SOURCE DATA:
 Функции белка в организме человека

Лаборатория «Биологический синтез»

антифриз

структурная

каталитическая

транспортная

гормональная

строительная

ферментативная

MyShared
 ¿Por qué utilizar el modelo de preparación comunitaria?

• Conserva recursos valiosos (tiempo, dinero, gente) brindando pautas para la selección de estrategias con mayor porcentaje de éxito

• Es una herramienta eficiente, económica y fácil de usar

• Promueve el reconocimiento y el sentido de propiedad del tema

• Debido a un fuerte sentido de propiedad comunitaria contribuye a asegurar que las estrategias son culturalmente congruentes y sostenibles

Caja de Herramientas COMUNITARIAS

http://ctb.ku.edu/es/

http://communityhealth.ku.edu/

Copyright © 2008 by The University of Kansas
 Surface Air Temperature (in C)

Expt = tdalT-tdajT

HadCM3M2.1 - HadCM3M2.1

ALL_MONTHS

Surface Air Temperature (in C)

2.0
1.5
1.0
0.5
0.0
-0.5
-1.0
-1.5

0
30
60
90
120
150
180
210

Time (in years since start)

---

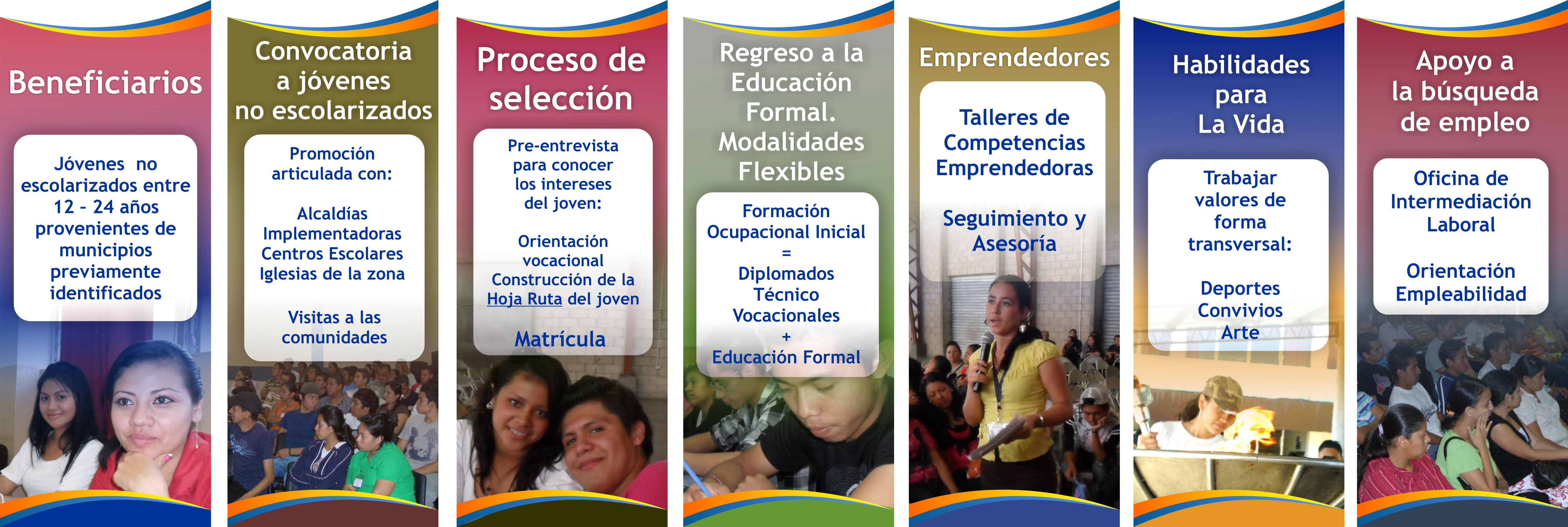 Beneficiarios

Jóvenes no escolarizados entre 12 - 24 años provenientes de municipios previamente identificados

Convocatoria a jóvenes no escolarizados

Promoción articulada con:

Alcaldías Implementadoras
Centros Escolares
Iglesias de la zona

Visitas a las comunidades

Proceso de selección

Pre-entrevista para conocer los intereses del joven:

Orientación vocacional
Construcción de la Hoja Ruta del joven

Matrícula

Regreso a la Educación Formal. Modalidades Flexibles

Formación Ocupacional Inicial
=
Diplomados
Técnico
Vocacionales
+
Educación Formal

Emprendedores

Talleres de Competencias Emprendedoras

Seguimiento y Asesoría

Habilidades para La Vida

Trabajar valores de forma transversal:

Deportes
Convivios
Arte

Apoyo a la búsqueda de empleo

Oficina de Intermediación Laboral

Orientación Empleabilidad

WHAT THE EXERCISE ASKS: Using only the listing above, restate exactly the lines from the line containing "Oficina de Intermediación Laboral" through the line containing "Orientación Empleabilidad", both included.

EXPECTED ANSWER:
Oficina de Intermediación Laboral

Orientación Empleabilidad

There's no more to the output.